Gekozen fragment
★ ★ ★
Van Griensven was ertoe bereid, maar hij had zo zijn bedenkingen over de wijze waarop de gemeente voorzag in de publieke drinkwatervoorziening. Ze deed daarvoor niets. Ze wees op de gemeenschappelijke brandkuil in de gemeyne weide en soms liet ze daaruit kroos, plantengroei en bagger verwijderen en dat was het dan. De mensen moesten zelf maar in samenwerking putten slaan. Dat beviel Van Griensven niet. Hij zag echt wel dat dat groene drabbige water dat resteerde van de Gender-overlopen in de herfst, wanneer dat beekje weer eens maanden blank had gestaan, niet goed kon zijn voor het inwendig gestel. Hij had een stuk gronds ter beschikking gekregen van de ouders van de eerste kloosteroverste van zijn liefdesgesticht waar hij school deed houden voor meisjes binnen Strijp, tot aan Den Hurk toe.
★ ★ ★
[Items in een gegevensset]
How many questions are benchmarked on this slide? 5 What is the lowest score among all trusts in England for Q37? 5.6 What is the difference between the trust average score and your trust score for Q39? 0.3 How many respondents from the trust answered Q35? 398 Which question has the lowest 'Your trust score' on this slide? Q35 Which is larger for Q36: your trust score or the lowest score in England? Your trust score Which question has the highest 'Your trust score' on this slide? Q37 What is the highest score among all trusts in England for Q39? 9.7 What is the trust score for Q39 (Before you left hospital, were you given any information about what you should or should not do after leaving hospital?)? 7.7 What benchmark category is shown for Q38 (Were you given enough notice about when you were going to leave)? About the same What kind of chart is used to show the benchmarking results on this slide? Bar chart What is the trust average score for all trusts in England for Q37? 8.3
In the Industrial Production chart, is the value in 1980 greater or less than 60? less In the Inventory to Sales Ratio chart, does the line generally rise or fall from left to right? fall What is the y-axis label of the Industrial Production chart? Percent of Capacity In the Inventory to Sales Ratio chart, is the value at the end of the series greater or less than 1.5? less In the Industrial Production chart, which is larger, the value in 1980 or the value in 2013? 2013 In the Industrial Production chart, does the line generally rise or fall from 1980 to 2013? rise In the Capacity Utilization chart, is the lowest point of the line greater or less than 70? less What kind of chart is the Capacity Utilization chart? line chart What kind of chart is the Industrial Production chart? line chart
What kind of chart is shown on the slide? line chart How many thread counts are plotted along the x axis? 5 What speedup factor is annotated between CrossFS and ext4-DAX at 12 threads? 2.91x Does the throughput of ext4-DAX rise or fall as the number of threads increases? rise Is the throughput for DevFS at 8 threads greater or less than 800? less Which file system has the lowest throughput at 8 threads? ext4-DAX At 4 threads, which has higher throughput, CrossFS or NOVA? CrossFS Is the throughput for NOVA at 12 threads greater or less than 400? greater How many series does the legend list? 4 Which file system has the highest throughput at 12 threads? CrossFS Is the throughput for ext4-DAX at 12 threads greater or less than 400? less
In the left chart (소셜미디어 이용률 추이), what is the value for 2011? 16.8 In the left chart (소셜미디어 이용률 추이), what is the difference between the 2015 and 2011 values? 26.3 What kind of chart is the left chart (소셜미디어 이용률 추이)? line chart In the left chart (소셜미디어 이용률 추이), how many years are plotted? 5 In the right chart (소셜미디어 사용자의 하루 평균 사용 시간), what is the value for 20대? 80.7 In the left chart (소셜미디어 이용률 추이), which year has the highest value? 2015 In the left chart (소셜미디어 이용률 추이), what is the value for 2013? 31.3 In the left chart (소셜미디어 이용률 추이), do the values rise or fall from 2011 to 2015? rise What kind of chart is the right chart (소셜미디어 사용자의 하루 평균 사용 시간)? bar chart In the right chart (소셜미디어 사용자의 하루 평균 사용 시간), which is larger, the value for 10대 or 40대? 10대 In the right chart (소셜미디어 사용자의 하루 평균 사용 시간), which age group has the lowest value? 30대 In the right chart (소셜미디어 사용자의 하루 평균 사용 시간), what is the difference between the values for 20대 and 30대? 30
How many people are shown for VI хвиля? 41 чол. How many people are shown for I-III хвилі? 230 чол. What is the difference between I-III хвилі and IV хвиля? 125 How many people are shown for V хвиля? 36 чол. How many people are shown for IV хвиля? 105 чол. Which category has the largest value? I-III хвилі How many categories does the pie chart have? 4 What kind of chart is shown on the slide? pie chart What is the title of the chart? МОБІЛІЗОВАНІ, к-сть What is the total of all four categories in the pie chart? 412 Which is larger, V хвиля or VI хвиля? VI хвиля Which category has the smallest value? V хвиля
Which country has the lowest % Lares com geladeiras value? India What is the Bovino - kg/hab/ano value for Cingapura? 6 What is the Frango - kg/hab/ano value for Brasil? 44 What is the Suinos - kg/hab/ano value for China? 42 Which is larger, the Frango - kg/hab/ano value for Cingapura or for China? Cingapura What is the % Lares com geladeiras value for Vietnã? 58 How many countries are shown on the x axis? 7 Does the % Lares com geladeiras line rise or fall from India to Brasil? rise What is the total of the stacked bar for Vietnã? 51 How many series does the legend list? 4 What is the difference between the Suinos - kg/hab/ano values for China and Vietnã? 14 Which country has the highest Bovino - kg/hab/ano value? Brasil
★ ★ ★
Lezen en toepassen
a – Wat liet de gemeente volgens het fragment soms uit de gemeenschappelijke brandkuil verwijderen?
b – Zeg bij elke bewering of die klopt met het fragment. Antwoord met ja of nee en citeer de woorden uit het fragment die de doorslag geven.
(i) De gemeente sloeg zelf putten voor de mensen.
(ii) Van Griensven vond het groene water niet goed voor het inwendig gestel.
(iii) Van Griensven kreeg een stuk grond van de ouders van de eerste kloosteroverste.

Antwoorden per opdracht
a – Kroos, plantengroei en bagger.

b –
(i) Nee: "De mensen moesten zelf maar in samenwerking putten slaan."
(ii) Ja: "niet goed kon zijn voor het inwendig gestel"
(iii) Ja: "Hij had een stuk gronds ter beschikking gekregen van de ouders van de eerste kloosteroverste"